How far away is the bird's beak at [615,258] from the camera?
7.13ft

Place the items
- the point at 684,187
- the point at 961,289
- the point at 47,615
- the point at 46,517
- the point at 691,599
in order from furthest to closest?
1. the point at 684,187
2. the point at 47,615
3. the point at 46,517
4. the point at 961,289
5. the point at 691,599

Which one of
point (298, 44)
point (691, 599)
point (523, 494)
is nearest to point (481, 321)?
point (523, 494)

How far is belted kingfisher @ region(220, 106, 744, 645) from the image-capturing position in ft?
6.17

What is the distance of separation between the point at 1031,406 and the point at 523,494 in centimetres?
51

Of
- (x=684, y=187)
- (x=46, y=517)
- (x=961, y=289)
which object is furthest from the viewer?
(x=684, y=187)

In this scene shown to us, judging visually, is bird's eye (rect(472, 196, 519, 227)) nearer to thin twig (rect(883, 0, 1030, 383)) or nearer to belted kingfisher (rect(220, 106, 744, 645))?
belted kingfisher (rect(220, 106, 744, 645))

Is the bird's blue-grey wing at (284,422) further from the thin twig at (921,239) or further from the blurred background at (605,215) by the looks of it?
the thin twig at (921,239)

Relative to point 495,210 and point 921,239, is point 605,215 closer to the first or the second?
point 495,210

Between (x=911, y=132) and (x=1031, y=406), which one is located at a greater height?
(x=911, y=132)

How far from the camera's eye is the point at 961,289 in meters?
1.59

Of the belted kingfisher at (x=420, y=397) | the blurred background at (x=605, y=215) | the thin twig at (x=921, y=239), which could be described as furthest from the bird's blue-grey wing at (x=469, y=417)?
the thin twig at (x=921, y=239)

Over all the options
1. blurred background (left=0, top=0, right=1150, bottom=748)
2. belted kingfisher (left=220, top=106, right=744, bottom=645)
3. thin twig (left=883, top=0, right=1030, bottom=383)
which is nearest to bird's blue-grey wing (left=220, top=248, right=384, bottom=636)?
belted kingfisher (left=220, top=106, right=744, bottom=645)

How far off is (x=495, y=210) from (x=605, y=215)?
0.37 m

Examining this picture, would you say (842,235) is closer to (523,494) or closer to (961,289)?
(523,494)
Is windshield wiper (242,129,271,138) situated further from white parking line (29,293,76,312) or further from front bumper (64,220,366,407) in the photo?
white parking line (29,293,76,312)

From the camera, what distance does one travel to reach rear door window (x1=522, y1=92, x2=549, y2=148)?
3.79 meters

Goal of the exercise:
Put every line of the material above into a JSON array of strings, one string per line, and leave out the blank lines.

Output below:
[
  "How far away is the bird's beak at [615,258] from the camera?",
  "7.13ft",
  "Place the items",
  "- the point at 684,187",
  "- the point at 961,289",
  "- the point at 47,615",
  "- the point at 46,517",
  "- the point at 691,599",
  "in order from furthest to closest?",
  "1. the point at 684,187",
  "2. the point at 47,615",
  "3. the point at 46,517",
  "4. the point at 961,289",
  "5. the point at 691,599",
  "Which one of",
  "point (298, 44)",
  "point (691, 599)",
  "point (523, 494)",
  "is nearest to point (481, 321)?",
  "point (523, 494)",
  "How far is belted kingfisher @ region(220, 106, 744, 645) from the image-capturing position in ft?",
  "6.17",
  "What is the distance of separation between the point at 1031,406 and the point at 523,494 in centimetres?",
  "51",
  "Of",
  "- (x=684, y=187)",
  "- (x=46, y=517)",
  "- (x=961, y=289)",
  "which object is furthest from the viewer?",
  "(x=684, y=187)",
  "In this scene shown to us, judging visually, is bird's eye (rect(472, 196, 519, 227)) nearer to thin twig (rect(883, 0, 1030, 383)) or nearer to belted kingfisher (rect(220, 106, 744, 645))?",
  "belted kingfisher (rect(220, 106, 744, 645))",
  "Is the bird's blue-grey wing at (284,422) further from the thin twig at (921,239) or further from the blurred background at (605,215) by the looks of it?",
  "the thin twig at (921,239)",
  "Relative to point 495,210 and point 921,239, is point 605,215 closer to the first or the second?",
  "point 495,210",
  "Between (x=911, y=132) and (x=1031, y=406), which one is located at a greater height?",
  "(x=911, y=132)",
  "How far from the camera's eye is the point at 961,289 in meters?",
  "1.59",
  "Of the belted kingfisher at (x=420, y=397) | the blurred background at (x=605, y=215) | the thin twig at (x=921, y=239), which could be described as furthest from the bird's blue-grey wing at (x=469, y=417)?",
  "the thin twig at (x=921, y=239)",
  "Over all the options",
  "1. blurred background (left=0, top=0, right=1150, bottom=748)",
  "2. belted kingfisher (left=220, top=106, right=744, bottom=645)",
  "3. thin twig (left=883, top=0, right=1030, bottom=383)",
  "which is nearest to bird's blue-grey wing (left=220, top=248, right=384, bottom=636)?",
  "belted kingfisher (left=220, top=106, right=744, bottom=645)",
  "How far off is (x=495, y=210) from (x=605, y=215)?",
  "0.37 m",
  "Examining this picture, would you say (842,235) is closer to (523,494) or closer to (961,289)?",
  "(523,494)",
  "Is windshield wiper (242,129,271,138) situated further from white parking line (29,293,76,312) or further from front bumper (64,220,366,407) in the photo?",
  "white parking line (29,293,76,312)",
  "From the camera, what distance does one travel to reach rear door window (x1=522, y1=92, x2=549, y2=148)?",
  "3.79 meters"
]